Je suis TRES heureuse de vous présenter enfin ma dernière Née!
Je vous la laisse découvrir dés à présent, et, je me permets de vous proposer de lire le petit chapître que je vous ai concocté et qui pourra être Bienvenu…

La Nudité de Thaïs :
Voilà expliquées en quelques mots les raisons qui m’ont poussée à vous présenter cet air de la manière un peu osée, et surtout JAMAIS exposée ainsi, telle que vous allez le découvrir.
Le merveilleux compositeur Jules Massenet, écrivit son Opéra « Thaïs » pour la fascinante soprano californienne Sybil Sanderson, pour qui il avait déjà composé « Esclarmonde » et dont tout le monde savait qu’il en était entiché. Il avait une réputation d’homme à femmes, qui fit sans doute beaucoup pour la promotion de la création à l’Opéra de Paris le 16 Mars 1894 d’une œuvre sur la légendaire courtisane qu’est Thaïs. Lors de cette première représentation, Sybil Sanderson exposa accidentellement (doit-on le croire ?) sa poitrine…

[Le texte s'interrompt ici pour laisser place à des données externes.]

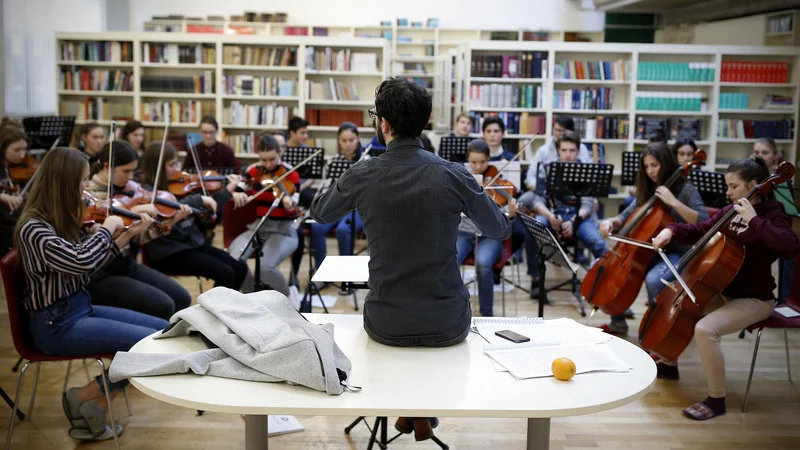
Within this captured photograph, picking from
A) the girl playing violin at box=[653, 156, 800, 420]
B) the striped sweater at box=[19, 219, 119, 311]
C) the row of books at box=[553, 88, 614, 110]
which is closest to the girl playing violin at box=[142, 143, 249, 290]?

Puis, survint une autre cantatrice, encore plus prestigieuse, Lina Cavalieri, qui fit de Thaïs la pierre angulaire du répertoire de l’Opéra pendant un demi siècle…La Vie privée mouvementée de Lina Cavalieri ajouta également au parfum de scandale . DEPUIS LORS, les sopranos chantant le rôle se sont dévêtues autant que leur permettait leur hardiesse(telle André Esposito, dans un costume digne des Folies Bergères) jusqu’à cette soirée, à La Nouvelle-Orléans en 1973, où la Soprano Carol Neblett devint la première Prima Donna à se présenter nue sur scène !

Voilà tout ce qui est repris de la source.